**Sección del documento:**

◆ ◆ ◆

Valoraciones de un monumento

A propósito de la efeméride del mal llamado descubrimiento de América, que alguien rebautizó con afortunado acierto como “el amalgamiento de dos culturas” o “el encuentro de dos mundos”, casi coincidente con la fecha de la fundación de nuestra ciudad capital en un 14 de octubre como hoy, -ésta de 1550 y aquella de 1492-, convirtió al monumento al capitán Andrés López de Galarza.

A propósito de la efeméride del mal llamado descubrimiento de América, que alguien rebautizó con afortunado acierto como “el amalgamiento de dos culturas” o “el encuentro de dos mundos”, casi coincidente con la fecha de la fundación de nuestra ciudad capital en un 14 de octubre como hoy, -ésta de 1550 y aquella de 1492-,  convirtió al monumento al capitán Andrés López de Galarza, en centro de atracción de los detractores del papel que jugaron los representantes del imperio español en estas tierras y el de quienes se aprestaban a celebrar el arribo de la cultura peninsular a nuestros lares.

Los primeros viendo en cada íbero, un invasor y genocida digno del más severo rechazo que no merece ser conmemorado, como lo manifestaron a través de los estropicios que le causaron a la estatua y su pedestal,  y en las leyendas que allí inscribieron, en tanto que los segundos valoran la carga de elementos culturales que nos dejó la llegada de la que hiperbólicamente llaman “la madre patria” y del conquistador  en el que ven un legendario héroe digno de admiración.

Expresiones –una y otra- típicas de nuestro acentuado radicalismo tropical que nos impide evaluar con objetividad el pasado histórico, con desapasionada inteligencia, dándole a cada quién lo suyo, como lo aconseja el popular refrán que al efecto dice: “Ni tanto que queme el santo ni tan poco que no lo alumbre”.

Porque mal puede llamarse genocida – como lo escribieron en la base del monumento-, a quien viaja, si bien en cumplimiento de una tarea, por cuenta y orden de sus gobernantes, desafiando la mar ignota en unas estrechas y mal provistas carabelas, se aventura en suelo inhóspito repleto de hostiles indígenas y corriendo toda suerte de riesgos, descuaja montañas improvisa trochas y a la mejor manera de los intrépidos que desentrañaron la tierra y eludieron los escollos en “Cien Años de Soledad”, funda un poblado que hoy le da asiento a nuestras ilusiones, convertida en nuestra obligada referencia en la geografía global: Ibagué.

Claro que asistidos de elemento culturales tan valiosos como la energía eólica y la pólvora que les facilitaron tanto el desplazamiento por el océano movidos por sus velámenes, como la conquista de unos naturales primitivos e ingenuos que ante los truenos de sus arcabuces, los identificaron con sus deidades.

◆ ◆ ◆

**Líneas extraídas:**
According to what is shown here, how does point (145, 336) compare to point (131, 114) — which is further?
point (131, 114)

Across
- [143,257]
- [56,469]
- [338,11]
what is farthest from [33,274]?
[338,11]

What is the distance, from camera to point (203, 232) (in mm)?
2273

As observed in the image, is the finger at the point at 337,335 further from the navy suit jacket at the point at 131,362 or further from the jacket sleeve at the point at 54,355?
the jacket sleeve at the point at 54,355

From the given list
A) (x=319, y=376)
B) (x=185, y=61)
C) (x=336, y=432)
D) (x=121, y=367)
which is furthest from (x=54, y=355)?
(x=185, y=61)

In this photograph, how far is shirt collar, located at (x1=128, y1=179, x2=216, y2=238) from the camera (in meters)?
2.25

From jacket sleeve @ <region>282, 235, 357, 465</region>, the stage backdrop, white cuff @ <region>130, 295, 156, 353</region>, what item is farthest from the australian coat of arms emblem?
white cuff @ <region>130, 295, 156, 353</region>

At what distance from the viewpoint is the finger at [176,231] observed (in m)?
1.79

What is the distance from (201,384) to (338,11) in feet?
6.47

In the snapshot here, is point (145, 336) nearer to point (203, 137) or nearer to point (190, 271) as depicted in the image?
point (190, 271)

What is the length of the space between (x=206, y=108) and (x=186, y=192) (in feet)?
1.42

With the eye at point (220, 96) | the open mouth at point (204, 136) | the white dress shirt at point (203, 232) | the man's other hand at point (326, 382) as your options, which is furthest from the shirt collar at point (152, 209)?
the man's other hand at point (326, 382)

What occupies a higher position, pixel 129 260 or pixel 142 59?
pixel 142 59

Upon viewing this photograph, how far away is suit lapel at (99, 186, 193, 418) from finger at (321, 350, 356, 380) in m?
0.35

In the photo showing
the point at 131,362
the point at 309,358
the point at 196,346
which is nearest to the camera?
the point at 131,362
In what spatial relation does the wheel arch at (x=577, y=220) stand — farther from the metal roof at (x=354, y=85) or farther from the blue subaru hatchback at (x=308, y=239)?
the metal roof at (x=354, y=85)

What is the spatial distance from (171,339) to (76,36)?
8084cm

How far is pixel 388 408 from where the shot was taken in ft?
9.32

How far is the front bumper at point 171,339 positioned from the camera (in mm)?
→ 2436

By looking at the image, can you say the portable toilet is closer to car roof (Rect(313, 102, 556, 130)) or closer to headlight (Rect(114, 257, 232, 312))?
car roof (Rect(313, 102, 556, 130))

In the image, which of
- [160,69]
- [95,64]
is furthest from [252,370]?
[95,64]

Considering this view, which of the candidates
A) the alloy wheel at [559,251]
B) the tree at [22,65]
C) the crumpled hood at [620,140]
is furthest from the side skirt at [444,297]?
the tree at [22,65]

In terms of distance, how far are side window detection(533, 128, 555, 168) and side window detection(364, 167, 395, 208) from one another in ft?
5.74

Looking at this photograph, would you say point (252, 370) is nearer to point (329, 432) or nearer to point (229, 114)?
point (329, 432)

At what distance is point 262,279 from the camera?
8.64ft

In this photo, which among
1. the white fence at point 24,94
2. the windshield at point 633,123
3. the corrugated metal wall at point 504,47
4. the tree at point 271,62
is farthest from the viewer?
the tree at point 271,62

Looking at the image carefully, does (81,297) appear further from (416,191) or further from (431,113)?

◆ ◆ ◆

**Qué debes hacer:** Por favor, resume el párrafo que empieza con «Los primeros viendo en cada íbero» del texto sobre el monumento al capitán Andrés López de Galarza, sin perder sus datos principales. Las líneas no tienen ningún papel en este ejercicio.

**Ejercicio resuelto:** Los primeros ven en cada íbero a un invasor y genocida que merece rechazo y no conmemoración. Lo mostraron con los daños a la estatua y a su pedestal y con las leyendas que inscribieron allí. Los segundos valoran los elementos culturales que dejó la llegada de la que llaman «la madre patria». Ven en el conquistador a un héroe legendario digno de admiración.